- Task statement
Return each line of the records with nothing changed, pictures excepted.

- Information provided
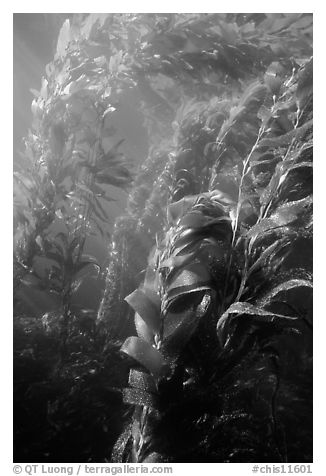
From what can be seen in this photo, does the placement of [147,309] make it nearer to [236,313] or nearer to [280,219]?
[236,313]

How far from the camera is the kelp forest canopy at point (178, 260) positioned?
1.07m

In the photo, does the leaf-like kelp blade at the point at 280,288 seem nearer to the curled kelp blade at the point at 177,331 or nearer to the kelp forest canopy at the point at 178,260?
the kelp forest canopy at the point at 178,260

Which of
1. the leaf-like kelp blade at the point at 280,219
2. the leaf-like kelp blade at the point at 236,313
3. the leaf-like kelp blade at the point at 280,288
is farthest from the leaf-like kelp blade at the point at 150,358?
the leaf-like kelp blade at the point at 280,219

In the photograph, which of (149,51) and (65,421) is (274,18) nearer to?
(149,51)

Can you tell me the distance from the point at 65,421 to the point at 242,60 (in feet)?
Result: 8.23

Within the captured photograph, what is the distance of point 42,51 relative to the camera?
3.21m

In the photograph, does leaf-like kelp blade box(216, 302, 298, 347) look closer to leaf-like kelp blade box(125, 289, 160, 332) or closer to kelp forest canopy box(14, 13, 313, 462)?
kelp forest canopy box(14, 13, 313, 462)

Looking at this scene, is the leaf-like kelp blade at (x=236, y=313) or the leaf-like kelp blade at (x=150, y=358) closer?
the leaf-like kelp blade at (x=236, y=313)

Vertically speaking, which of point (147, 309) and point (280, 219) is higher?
point (280, 219)

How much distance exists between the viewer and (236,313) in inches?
40.7

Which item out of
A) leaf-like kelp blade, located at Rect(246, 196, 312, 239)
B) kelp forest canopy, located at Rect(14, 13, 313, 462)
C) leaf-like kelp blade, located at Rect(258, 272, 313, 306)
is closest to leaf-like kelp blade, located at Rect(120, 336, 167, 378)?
kelp forest canopy, located at Rect(14, 13, 313, 462)

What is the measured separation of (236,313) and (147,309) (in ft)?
0.93

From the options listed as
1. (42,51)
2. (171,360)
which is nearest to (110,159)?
(171,360)

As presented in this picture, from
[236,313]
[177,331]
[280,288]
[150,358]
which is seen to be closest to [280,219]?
[280,288]
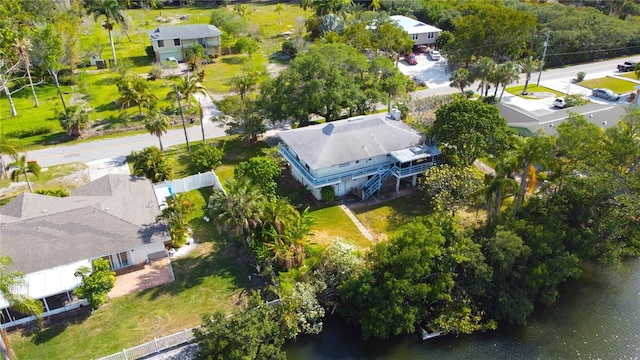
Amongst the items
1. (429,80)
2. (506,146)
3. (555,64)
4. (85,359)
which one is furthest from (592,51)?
(85,359)

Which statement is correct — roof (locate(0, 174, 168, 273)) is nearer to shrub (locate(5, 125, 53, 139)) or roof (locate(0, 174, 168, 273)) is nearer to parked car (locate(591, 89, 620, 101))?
shrub (locate(5, 125, 53, 139))

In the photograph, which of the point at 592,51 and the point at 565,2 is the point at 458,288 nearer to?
the point at 592,51

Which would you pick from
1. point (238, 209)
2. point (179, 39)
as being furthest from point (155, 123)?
point (179, 39)

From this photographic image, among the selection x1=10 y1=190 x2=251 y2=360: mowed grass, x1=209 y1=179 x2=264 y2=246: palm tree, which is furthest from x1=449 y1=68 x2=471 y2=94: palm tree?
x1=10 y1=190 x2=251 y2=360: mowed grass

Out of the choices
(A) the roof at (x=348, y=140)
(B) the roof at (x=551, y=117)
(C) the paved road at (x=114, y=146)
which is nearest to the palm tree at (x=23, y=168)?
(C) the paved road at (x=114, y=146)

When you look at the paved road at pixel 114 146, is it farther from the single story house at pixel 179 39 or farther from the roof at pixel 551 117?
the single story house at pixel 179 39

- Result
From what can be seen in this photo, does the placement of [147,309] make it nearer to [236,313] or nearer to [280,219]?
[236,313]

How far from the camera is the kelp forest canopy at point (178, 260) positioned?
1.07m

In the photo, does the leaf-like kelp blade at the point at 280,288 seem nearer to the curled kelp blade at the point at 177,331 or nearer to the kelp forest canopy at the point at 178,260?
the kelp forest canopy at the point at 178,260

Which of
1. the leaf-like kelp blade at the point at 280,219
2. the leaf-like kelp blade at the point at 236,313
3. the leaf-like kelp blade at the point at 280,288
is farthest from the leaf-like kelp blade at the point at 150,358?
the leaf-like kelp blade at the point at 280,219

In the photograph, which of (149,51) and (65,421) is (274,18) nearer to?
(149,51)

Can you tell me the distance from the point at 65,421 to the point at 242,60 (in feet)?
Result: 8.23

Within the captured photograph, what is the distance of point 42,51 relative to the camera?
3.21m

In the photograph, does leaf-like kelp blade box(216, 302, 298, 347) look closer to leaf-like kelp blade box(125, 289, 160, 332) or closer to kelp forest canopy box(14, 13, 313, 462)?
kelp forest canopy box(14, 13, 313, 462)

Looking at this scene, is the leaf-like kelp blade at (x=236, y=313) or the leaf-like kelp blade at (x=150, y=358) closer?
the leaf-like kelp blade at (x=236, y=313)

Vertically speaking, which of point (147, 309) and point (280, 219) is higher?
point (280, 219)

How much distance exists between the viewer and (236,313) in inches?
40.7

Which item out of
A) leaf-like kelp blade, located at Rect(246, 196, 312, 239)
B) kelp forest canopy, located at Rect(14, 13, 313, 462)
C) leaf-like kelp blade, located at Rect(258, 272, 313, 306)
is closest to leaf-like kelp blade, located at Rect(120, 336, 167, 378)?
kelp forest canopy, located at Rect(14, 13, 313, 462)

What is the measured separation of (236,313) and (147,309) (in ft)?
0.93

From the options listed as
1. (42,51)
2. (171,360)
which is nearest to (110,159)?
(171,360)

As presented in this picture, from
[236,313]
[177,331]
[280,288]
[150,358]
which is seen to be closest to [280,219]?
[280,288]
Amongst the items
1. (429,80)
2. (506,146)
3. (555,64)
4. (85,359)
which one is furthest from (592,51)?
(85,359)

Which statement is correct — roof (locate(0, 174, 168, 273)) is nearer to shrub (locate(5, 125, 53, 139)) or roof (locate(0, 174, 168, 273)) is nearer to parked car (locate(591, 89, 620, 101))?
shrub (locate(5, 125, 53, 139))

In the photograph, which of the point at 592,51 and the point at 565,2 is the point at 458,288 nearer to?
the point at 592,51

Which would you pick from
1. point (238, 209)
2. point (179, 39)
as being furthest from point (155, 123)?
point (179, 39)

From this photographic image, among the selection x1=10 y1=190 x2=251 y2=360: mowed grass, x1=209 y1=179 x2=264 y2=246: palm tree, which is furthest from x1=449 y1=68 x2=471 y2=94: palm tree?
x1=10 y1=190 x2=251 y2=360: mowed grass

Out of the choices
(A) the roof at (x=348, y=140)
(B) the roof at (x=551, y=117)
(C) the paved road at (x=114, y=146)
which is nearest to the palm tree at (x=23, y=168)?
(C) the paved road at (x=114, y=146)

When you look at the paved road at pixel 114 146, is it farther from the single story house at pixel 179 39 or farther from the roof at pixel 551 117?
the single story house at pixel 179 39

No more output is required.